Theirs another tourny at tappan on 4 23 so your aware


----------



## emckean4 (May 25, 2008)

DHower08 said:


> Theirs another tourny at tappan on 4 23 so your aware


Yeah I know. I was first in line to get permits just so that wouldn't happen and they did it any way. I had another Club that MWCD booked on my other Tappan club date and that club decided no to step on my toes like that. That was a class move on that clubs part.


----------



## avantifishski (Apr 8, 2012)

How do pairings work?


----------



## emckean4 (May 25, 2008)

avantifishski said:


> How do pairings work?


Pairings on what?


----------



## avantifishski (Apr 8, 2012)

Do you draw for boater and co angler pairing? Or how does one become a member


----------



## emckean4 (May 25, 2008)

avantifishski said:


> Do you draw for boater and co angler pairing? Or how does one become a member


You can fish as a team or by yourself. If your interested in signing up just give me a call. 330 432 1064


----------



## avantifishski (Apr 8, 2012)

Non- boater at moment, should be boater by 2nd tourny


----------



## emckean4 (May 25, 2008)

avantifishski said:


> Non- boater at moment, should be boater by 2nd tourny


You can ask on our Facebook page at rats nest bass club.


----------



## Buzzking (Feb 15, 2013)

emckean4 said:


> Yeah I know. I was first in line to get permits just so that wouldn't happen and they did it any way. I had another Club that MWCD booked on my other Tappan club date and that club decided no to step on my toes like that. That was a class move on that clubs part.


FYI - Our club is not going to Milton 6/4 even though we are permitted. 2 clubs + an open at Milton on the same date is too much.


----------



## ducky152000 (Jul 20, 2005)

Since we are on the subject somewhat. It's also bull that a guy from one club can get up in line and set tournaments for another club after he sets his dates. without having to get back in line. That's ok though there will be some changes on that for next year.


----------



## lunker4141 (Apr 19, 2010)

Buzzking said:


> FYI - Our club is not going to Milton 6/4 even though we are permitted. 2 clubs + an open at Milton on the same date is too much.

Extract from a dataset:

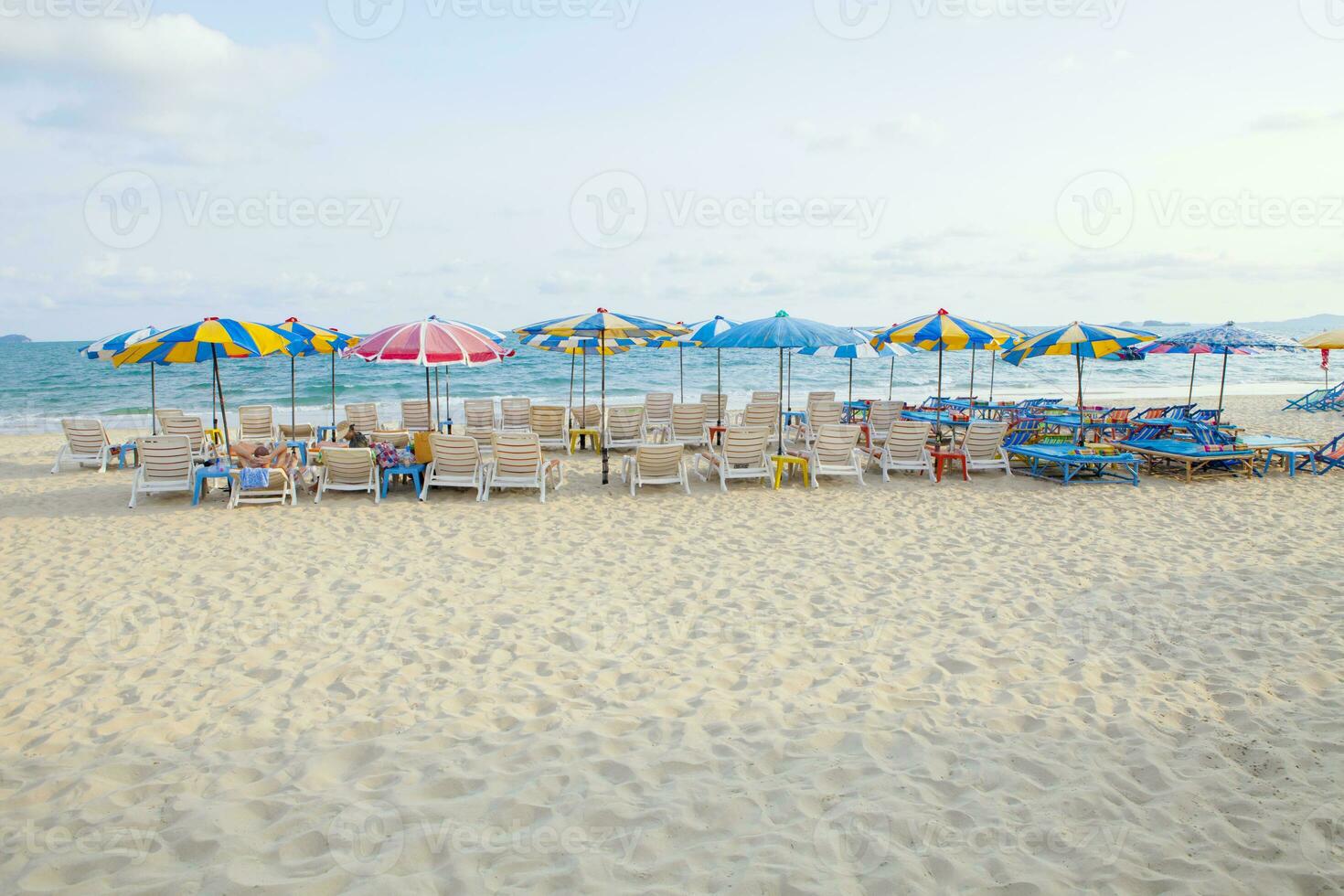 beach chairs and umbrellas on beautiful sea side place photo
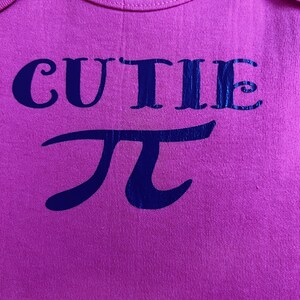 Puede incluir: Body rosa para beb&eacute; con la palabra "CUTIE" y el s&iacute;mbolo matem&aacute;tico pi en azul oscuro. La prenda es de tejido suave y tiene cuello redondo. La etiqueta indica la marca Gerber y la talla.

What clubs other then Rats Nest are at Milton on 6/4? I see the open from ovba. Just curious. Luckily I am at Berlin that day.


----------



## Buzzking (Feb 15, 2013)

lunker4141 said:


> What clubs other then Rats Nest are at Milton on 6/4? I see the open from ovba. Just curious. Luckily I am at Berlin that day.


Portage Lakes Bass Club has a permit, but we are NOT going to crowd Rats Nest or OVBA. We are going elsewhere.


----------



## emckean4 (May 25, 2008)

ducky152000 said:


> Since we are on the subject somewhat. It's also bull that a guy from one club can get up in line and set tournaments for another club after he sets his dates. without having to get back in line. That's ok though there will be some changes on that for next year.


Yeah I know some guys turn in schedules for up to 3 clubs and im OK with that. I do like the first come first serve as it should be. What I don't like is how they say they won't stack tournaments and then they stack tournaments. State lakes tend to let as many tournaments as there are ramps go out on the same day. It is what it is and all we want to do is compete and fish.


----------



## TigerTown5683 (Aug 29, 2015)

Still taking members?


----------



## emckean4 (May 25, 2008)

TigerTown5683 said:


> Still taking members?


Yes we have 4 openings.


----------



## avantifishski (Apr 8, 2012)

Fill all spots yet ?


----------



## emckean4 (May 25, 2008)

avantifishski said:


> Fill all spots yet ?


Nope we have 2 openings.


----------



## avantifishski (Apr 8, 2012)

Are you guys fishing 5/7?


----------



## deadbetty01 (May 17, 2004)

There is an open on 5/7 at portage lakes hosted by rats nest bass club.


----------



## avantifishski (Apr 8, 2012)

I seen that


----------



## emckean4 (May 25, 2008)

avantifishski said:


> Are you guys fishing 5/7?


It's one of our opens. Anyone can fish the opens.


----------